Anti-inflammatory Molecule Can Pass Brain Barrier, May Treat MS
A potential anti-inflammatory treatment, xB3-IL-1RA was able to reach the central nervous system of a rodent model of multiple sclerosis (MS), and with repeat doses delay disease onset and ease clinical symptoms, according to the investigational therapy’s developer Bioasis Technologies.
These findings support the utility of Bioasis’ xB3 peptide platform in helping to deliver medicines into the brain and spinal cord (the central nervous system or CNS) through the blood-brain barrier — a highly selective membrane that regulates the passage of molecules into the specialized environment of nerve cells.
“These data further confirm the ability of the xB3 delivery platform to enhance the delivery of large molecule therapeutics into CNS compartments with demonstrated disease-relevant efficacy,” Deborah Rathjen, PhD, executive chair of the company’s board, said in a press release.
“We are progressing these data and believe that xB3-IL-1RA holds promise for the treatment of a broad range of neuroinflammatory diseases,” Rathjen added.
In MS, an abnormal immune response triggers inflammation in the CNS that damages nerve fibers and the fatty substance that surrounds and insulates them, known as the myelin sheath.

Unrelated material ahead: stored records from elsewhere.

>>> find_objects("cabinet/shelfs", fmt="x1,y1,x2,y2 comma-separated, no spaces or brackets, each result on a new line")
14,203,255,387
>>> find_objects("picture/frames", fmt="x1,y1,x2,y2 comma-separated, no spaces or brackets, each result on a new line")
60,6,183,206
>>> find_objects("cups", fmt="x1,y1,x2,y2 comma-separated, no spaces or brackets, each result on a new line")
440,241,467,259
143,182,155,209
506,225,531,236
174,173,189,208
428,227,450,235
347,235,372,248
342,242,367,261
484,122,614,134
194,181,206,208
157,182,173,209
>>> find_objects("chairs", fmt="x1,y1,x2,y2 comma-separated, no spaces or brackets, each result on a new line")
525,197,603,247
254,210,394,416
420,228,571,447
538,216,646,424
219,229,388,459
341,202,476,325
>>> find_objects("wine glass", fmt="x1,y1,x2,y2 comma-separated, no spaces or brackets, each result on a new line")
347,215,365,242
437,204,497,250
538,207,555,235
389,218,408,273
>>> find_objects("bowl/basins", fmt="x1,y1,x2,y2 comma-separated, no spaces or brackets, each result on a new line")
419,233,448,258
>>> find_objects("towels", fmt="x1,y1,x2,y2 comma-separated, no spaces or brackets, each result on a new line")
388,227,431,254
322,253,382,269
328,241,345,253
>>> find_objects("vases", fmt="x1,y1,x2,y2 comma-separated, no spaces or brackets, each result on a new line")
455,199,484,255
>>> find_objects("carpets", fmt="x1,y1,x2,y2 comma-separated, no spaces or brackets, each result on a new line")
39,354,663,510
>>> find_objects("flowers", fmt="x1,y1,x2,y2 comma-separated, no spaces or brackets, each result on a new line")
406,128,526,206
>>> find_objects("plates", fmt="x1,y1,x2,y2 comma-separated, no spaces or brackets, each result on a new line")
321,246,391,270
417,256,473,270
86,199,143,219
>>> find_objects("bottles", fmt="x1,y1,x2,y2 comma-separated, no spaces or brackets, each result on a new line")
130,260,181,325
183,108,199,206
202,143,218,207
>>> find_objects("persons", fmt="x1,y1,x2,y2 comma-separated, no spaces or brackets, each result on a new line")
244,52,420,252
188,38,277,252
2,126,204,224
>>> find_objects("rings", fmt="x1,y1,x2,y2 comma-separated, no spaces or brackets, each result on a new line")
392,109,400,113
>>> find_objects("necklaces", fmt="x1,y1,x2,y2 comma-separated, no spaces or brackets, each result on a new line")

When nerve fibers or myelin are damaged, messages within the CNS are altered or stopped, leading to the disease’s characteristic symptoms.
Interleukin-1-beta (IL-1-beta), an immune signaling protein, is a pro-inflammatory molecule shown to be implicated in several autoimmune and neuroinflammatory diseases, such as MS. The IL-1 receptor antagonist (IL-1RA) is a protein that binds and blocks the cell surface IL-1 receptor, preventing IL-1-beta from sending inflammatory signals.
But as a potential anti-inflammatory therapy, IL-1RA on its own cannot enter the CNS due to the blood-brain barrier.
Melanotransferrin (MTf) is a protein found on the surface of cells that form the blood-brain barrier, and it acts as a carrier to transport substances across the barrier and into the CNS. While MTf is seen as a potential way of facilitating the transport of medicines across the blood-brain barrier, MTf itself is a large protein. Its very size makes it challenging to attach biological therapies.
Recently, scientists at Bioasis and colleagues published a study demonstrating how a specific fragment of MTf can be readily attached to medicines and help them cross the blood-brain barrier. In the study, IL-1RA attached to the MTf fragment — together named xB3-IL-1RA — and successfully entered the CNS, where it reduced nerve-based pain in a mouse model. Notably, administration of IL-1RA alone did not elicit pain relief.
Based on these results, the company tested xB3-IL-1RA in an established rodent model of MS called experimental allergic encephalomyelitis (EAE), in which autoimmune attacks on myelin and nerve fibers are induced.
Compared with control animals, multiple doses of xB3-IL-1RA — given during the initial phase of the disease — delayed further disease onset in the rodents, and lowered overall clinical symptom scores, Bioasis reported in its release.
These results support the utility of xB3-IL-1RA to treat diseases such as MS and other inflammatory diseases involving the CNS. Furthermore, according to Bioasis, the xB3 delivery platform has the potential to aid in the treatment of brain cancers as it can deliver large molecule biologics across the blood-brain barrier.